PASSAGE GIVEN →
=======

Tree count: 12543 Word count: 204607 Token count: 204607 Dep. relations: 378 of which 341 language specific POS tags: 17 Category=value feature pairs: 37
There exists 3604 sentences with more than two clauses
https://drive.google.com/open?id=1MkTiNqoWWNTN2wcGc6zDS_uVtNtLV-Kf (clause-treebank.conllu or UD_English-EWT/en_ewt-ud-train.conllu is required)
Types of clause relations:
- Parataxis: Phrases and clauses are placed one after another independently, without coordinating or subordinating them through the use of conjunctions.
- ccomp: A clausal complement of a verb or adjective is a dependent clause with an internal subject which functions like an object of the verb or adjective.
- acl: acl stands for finite and non-finite clauses that modify a nominal.
- acl:relcl: A relative clause modifier of an noun is a relative clause modifying the noun.
- advcl: An adverbial clause modifier is a clause which modifies a verb or other predicate (adjective, etc.), as a modifier not as a core complement.
- cc: A cc is the relation between a conjunct and a preceding coordinating conjunction.
DgAnnotator is used to visualize a dependancy tree from conllu data. This was used to identify patterns in clauses, their boundaries and their relations with other clauses.
parse.py takes in an input sentence, and returns it in conll format, which we can then parse. It also creates a tree.ps which displays the sentence in a dependancy tree format.
ud_parser.py does two thing
- creates a subfile 'clause-treebank.conllu' from the english treebank in which the sentences in clause-treebank contain more than two clauses(a corresponding pickle file is also created).
- Takes in input sentence from outside file. Uses parse.py to get conll type sentences and splits the sentences into clauses, thus identifying clause boundaries and writes it to 'clause_output.txt'.
sentence_completion.py takes in sentence, splits them and tries to complete the sentences to get readable individual sentences.
parse.py can be run on its own
to run ud_parser.py, do 'python3 ud_parser.py 'path to conll treebank' < 'path to textfile containing input sentence' OR 'python3 ud_parser.py 'path to conll treebank' and input the sentence when the prompt occurs
to run sentence_completion.py, first we need to run ud_parser.py to get clause_output.py, after that we run 'python3 sentence_completion.py'

=======

(Spatial data with pictures)
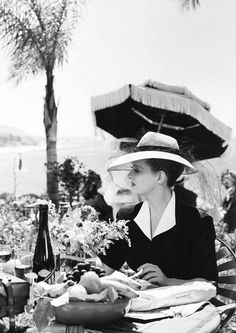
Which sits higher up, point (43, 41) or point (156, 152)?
point (43, 41)

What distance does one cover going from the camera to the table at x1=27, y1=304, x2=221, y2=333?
142cm

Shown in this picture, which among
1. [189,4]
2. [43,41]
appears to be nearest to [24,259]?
[189,4]

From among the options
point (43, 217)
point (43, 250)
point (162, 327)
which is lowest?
point (162, 327)

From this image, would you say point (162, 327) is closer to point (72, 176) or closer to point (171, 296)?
point (171, 296)

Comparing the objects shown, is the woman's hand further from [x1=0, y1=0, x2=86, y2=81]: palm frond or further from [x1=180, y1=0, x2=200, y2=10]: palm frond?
[x1=0, y1=0, x2=86, y2=81]: palm frond

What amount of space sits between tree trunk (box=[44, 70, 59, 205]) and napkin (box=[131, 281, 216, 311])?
19.9 ft

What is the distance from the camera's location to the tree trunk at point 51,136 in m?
7.86

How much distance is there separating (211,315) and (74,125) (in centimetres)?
651

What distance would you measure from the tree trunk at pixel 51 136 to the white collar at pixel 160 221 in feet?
18.3

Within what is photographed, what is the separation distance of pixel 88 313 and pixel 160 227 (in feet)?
2.66

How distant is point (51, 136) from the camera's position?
805 centimetres

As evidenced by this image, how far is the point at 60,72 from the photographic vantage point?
7801 mm

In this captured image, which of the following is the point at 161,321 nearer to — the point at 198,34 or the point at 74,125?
the point at 198,34

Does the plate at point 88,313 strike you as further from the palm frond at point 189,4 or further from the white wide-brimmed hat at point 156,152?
the palm frond at point 189,4
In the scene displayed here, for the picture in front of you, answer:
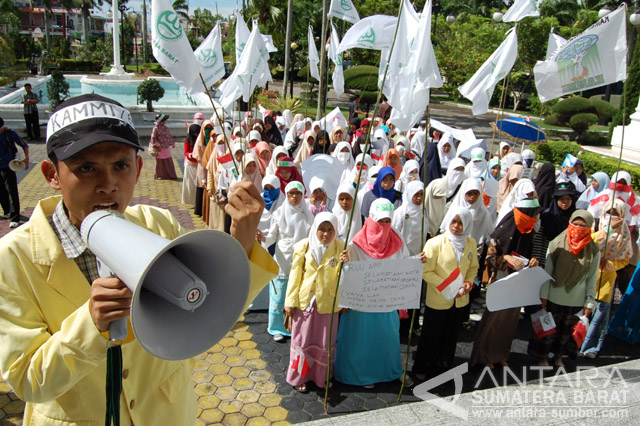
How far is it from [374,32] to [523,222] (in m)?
3.28

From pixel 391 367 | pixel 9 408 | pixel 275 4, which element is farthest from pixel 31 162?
pixel 275 4

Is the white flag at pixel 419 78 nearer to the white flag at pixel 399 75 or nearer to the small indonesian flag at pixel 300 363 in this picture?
the white flag at pixel 399 75

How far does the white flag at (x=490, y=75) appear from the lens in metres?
6.43

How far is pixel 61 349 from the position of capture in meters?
1.31

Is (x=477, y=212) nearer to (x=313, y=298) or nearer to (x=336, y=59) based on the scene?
(x=313, y=298)

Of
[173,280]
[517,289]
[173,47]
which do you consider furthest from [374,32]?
[173,280]

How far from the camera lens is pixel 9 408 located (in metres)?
4.00

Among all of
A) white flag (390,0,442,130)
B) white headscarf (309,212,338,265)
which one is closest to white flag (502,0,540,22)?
white flag (390,0,442,130)

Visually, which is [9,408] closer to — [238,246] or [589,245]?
[238,246]

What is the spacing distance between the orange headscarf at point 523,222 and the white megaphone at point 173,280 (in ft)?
14.6

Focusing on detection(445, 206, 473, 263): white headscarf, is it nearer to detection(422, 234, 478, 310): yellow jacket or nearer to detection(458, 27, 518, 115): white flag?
detection(422, 234, 478, 310): yellow jacket

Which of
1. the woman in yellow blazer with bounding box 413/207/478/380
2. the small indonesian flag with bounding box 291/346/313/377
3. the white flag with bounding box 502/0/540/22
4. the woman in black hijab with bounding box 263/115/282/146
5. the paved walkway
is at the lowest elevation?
the paved walkway

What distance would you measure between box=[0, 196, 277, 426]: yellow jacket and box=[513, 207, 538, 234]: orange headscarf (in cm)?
416

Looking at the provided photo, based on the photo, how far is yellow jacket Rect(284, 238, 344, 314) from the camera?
4348mm
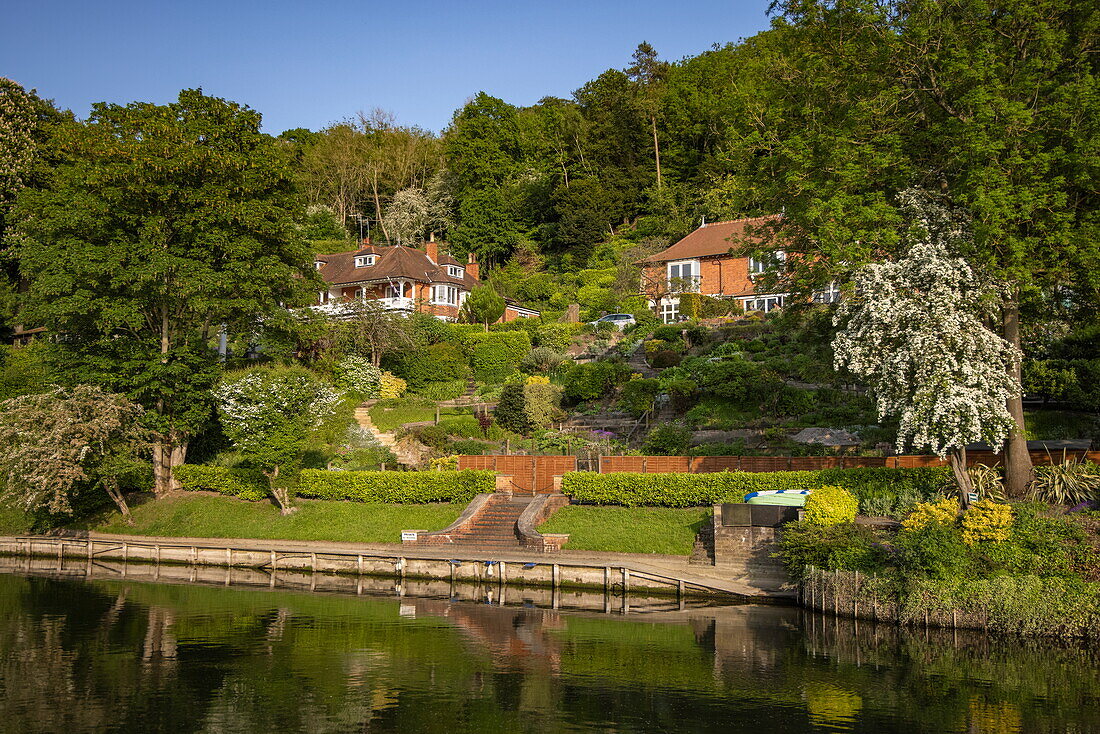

=======

EXERCISE TASK → Please reproduce the clause treebank page verbatim from "parse.py takes in" to "readable individual sentences.". You can do without the material.

THE RESPONSE →
parse.py takes in an input sentence, and returns it in conll format, which we can then parse. It also creates a tree.ps which displays the sentence in a dependancy tree format.
ud_parser.py does two thing
- creates a subfile 'clause-treebank.conllu' from the english treebank in which the sentences in clause-treebank contain more than two clauses(a corresponding pickle file is also created).
- Takes in input sentence from outside file. Uses parse.py to get conll type sentences and splits the sentences into clauses, thus identifying clause boundaries and writes it to 'clause_output.txt'.
sentence_completion.py takes in sentence, splits them and tries to complete the sentences to get readable individual sentences.